- **YOUR TASKS**:
**A)** Answer these questions using the banana bread essay:
(i) Which cookbook does the banana bread recipe come from?
(ii) Who gave the writer a copy of that cookbook when the writer moved into a first apartment?
(iii) What caption went with the photo posted to Facebook?
**B)** Pick out every line of the listing that contains the string "instances", and copy each one.

- **GIVEN TEXT**:
•••••
What If I'm Wrong?
I'm going to share an anecdote that, on its own, probably seems small and possibly even a little petty, but it's my hope that this will take us somewhere.
I went through a period last year of making banana bread regularly. I'm not much of a baker, but banana bread is fairly easy and the recipe in Joy of Cooking has always turned out well enough for me. (This is the thing about Joy: the recipes in that book are never the best or most interesting but they are always at the very least good enough, and, more importantly, they're very achievable for beginning cooks. I learned how to cook a lot of things from my mom's old 1970s copy of Joy when I was a kid, and when I moved into my first apartment, she bought me a copy of my own to help make it a home.)
In any case, one day late in the year I was working from home and decided to take advantage of some down time to make a couple of loaves of banana bread, and when they were done I posted a picture to Facebook with the caption "WFH day." I'm not entirely sure why I feel compelled to post so many pictures of my food to the internet but it's at least in part a sort of proof of life and in part a form of showing off. The loaves were surely imperfect but they were good enough for me, and I was happy enough with them to want to show people.
•••••
- **DATA LISTING**:

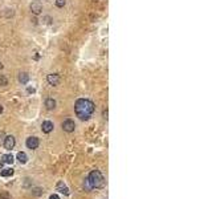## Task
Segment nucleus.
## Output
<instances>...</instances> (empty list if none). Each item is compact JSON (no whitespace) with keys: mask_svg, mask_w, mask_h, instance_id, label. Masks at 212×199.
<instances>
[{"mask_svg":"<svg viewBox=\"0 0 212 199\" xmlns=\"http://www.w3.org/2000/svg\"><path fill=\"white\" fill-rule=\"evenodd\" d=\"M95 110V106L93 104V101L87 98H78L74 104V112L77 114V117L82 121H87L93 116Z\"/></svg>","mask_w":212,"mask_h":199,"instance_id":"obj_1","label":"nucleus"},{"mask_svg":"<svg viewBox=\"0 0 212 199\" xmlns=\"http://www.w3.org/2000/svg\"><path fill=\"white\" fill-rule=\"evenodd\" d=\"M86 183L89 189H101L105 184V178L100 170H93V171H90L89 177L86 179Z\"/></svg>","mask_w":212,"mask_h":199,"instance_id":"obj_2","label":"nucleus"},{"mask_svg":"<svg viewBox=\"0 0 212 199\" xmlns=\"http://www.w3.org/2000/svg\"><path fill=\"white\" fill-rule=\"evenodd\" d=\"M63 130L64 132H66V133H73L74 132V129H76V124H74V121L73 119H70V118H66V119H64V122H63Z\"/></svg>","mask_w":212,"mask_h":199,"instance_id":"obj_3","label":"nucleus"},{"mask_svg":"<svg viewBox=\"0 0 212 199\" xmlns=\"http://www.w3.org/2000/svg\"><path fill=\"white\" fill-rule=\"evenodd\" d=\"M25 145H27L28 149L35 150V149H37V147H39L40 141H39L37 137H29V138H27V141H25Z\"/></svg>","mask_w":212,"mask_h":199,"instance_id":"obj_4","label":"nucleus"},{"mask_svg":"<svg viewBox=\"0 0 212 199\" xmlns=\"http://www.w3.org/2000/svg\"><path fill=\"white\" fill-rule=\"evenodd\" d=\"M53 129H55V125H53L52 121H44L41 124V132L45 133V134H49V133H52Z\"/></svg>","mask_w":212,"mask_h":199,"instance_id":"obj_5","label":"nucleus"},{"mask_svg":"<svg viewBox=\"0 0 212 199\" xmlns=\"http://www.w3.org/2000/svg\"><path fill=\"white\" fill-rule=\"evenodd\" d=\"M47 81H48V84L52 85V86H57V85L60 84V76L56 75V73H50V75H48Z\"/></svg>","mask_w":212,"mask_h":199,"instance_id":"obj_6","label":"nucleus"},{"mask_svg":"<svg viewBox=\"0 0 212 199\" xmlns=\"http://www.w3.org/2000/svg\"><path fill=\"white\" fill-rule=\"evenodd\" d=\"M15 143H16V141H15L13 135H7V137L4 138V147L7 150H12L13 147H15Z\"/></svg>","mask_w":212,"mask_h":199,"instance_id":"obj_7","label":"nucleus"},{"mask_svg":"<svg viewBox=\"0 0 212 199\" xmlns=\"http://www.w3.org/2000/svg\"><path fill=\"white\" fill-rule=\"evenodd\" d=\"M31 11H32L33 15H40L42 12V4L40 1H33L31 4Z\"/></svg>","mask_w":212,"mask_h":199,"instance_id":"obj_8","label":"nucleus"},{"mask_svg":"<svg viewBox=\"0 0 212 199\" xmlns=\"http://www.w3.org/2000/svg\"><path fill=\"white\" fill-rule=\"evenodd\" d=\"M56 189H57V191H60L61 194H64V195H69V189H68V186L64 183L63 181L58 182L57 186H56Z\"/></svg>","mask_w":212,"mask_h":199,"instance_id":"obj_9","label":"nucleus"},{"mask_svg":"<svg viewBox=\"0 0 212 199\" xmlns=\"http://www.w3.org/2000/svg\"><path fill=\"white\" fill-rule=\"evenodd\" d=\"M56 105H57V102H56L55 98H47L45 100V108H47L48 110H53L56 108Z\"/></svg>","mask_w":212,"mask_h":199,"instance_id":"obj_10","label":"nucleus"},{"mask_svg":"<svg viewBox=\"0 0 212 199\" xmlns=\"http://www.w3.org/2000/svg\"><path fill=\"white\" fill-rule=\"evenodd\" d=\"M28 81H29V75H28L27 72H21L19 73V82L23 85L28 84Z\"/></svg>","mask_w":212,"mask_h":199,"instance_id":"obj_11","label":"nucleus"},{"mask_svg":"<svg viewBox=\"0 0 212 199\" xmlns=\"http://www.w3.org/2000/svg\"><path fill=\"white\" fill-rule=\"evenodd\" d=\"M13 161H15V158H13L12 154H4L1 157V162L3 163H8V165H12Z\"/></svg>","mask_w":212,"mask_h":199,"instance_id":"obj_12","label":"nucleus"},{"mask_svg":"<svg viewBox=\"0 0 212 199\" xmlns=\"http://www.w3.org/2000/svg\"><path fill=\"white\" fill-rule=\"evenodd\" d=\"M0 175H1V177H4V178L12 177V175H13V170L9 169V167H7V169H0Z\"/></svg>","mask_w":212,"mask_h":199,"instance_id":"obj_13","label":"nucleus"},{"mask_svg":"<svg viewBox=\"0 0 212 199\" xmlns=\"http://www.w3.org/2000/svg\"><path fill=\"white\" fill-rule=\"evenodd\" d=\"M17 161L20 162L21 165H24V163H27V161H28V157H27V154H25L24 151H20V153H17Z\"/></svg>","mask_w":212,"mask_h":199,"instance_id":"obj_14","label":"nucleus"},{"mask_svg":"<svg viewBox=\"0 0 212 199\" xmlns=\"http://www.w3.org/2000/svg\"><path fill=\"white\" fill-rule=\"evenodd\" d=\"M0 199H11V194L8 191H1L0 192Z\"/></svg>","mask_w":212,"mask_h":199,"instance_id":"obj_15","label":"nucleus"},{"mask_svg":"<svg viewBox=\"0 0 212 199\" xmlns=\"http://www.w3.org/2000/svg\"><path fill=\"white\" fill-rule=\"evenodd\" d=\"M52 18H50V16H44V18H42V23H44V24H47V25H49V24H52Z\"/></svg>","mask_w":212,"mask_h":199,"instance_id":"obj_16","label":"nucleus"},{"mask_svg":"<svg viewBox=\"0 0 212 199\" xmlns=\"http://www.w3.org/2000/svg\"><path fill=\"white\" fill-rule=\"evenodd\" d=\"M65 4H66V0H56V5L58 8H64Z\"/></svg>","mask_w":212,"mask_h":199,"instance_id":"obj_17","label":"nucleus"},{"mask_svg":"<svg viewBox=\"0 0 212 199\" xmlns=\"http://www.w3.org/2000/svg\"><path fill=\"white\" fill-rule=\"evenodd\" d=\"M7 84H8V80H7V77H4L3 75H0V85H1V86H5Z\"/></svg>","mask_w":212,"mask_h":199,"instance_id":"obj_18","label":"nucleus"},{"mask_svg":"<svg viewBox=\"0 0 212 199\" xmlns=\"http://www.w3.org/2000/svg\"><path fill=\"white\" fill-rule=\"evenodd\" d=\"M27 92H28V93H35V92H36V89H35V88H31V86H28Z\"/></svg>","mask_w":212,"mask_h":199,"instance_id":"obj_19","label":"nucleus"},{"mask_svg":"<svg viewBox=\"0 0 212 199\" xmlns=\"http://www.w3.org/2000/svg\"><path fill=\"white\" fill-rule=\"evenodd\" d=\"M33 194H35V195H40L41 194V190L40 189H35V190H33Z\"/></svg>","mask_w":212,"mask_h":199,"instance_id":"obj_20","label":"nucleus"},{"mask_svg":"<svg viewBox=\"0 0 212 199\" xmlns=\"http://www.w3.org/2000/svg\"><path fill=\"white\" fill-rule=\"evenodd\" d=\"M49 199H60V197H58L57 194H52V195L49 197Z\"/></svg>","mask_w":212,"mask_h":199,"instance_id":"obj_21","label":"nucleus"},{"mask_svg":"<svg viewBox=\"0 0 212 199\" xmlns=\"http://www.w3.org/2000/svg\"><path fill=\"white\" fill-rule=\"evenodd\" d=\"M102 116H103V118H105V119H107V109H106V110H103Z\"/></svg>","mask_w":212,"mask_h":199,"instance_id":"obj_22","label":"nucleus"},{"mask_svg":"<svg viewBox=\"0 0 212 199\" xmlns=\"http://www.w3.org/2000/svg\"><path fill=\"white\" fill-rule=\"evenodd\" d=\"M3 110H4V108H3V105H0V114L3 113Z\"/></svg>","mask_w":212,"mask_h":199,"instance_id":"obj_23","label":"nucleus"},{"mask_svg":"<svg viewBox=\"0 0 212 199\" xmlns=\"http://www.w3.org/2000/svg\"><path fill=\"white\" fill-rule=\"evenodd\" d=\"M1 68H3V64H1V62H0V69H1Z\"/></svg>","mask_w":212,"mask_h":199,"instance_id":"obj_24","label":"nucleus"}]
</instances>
•••••
- **SOLUTION SET**:
**A)**
(i) Joy of Cooking.
(ii) The writer's mom.
(iii) "WFH day."

**B)**
<instances>...</instances> (empty list if none). Each item is compact JSON (no whitespace) with keys: mask_svg, mask_w, mask_h, instance_id, label. Masks at 212×199.
<instances>
</instances>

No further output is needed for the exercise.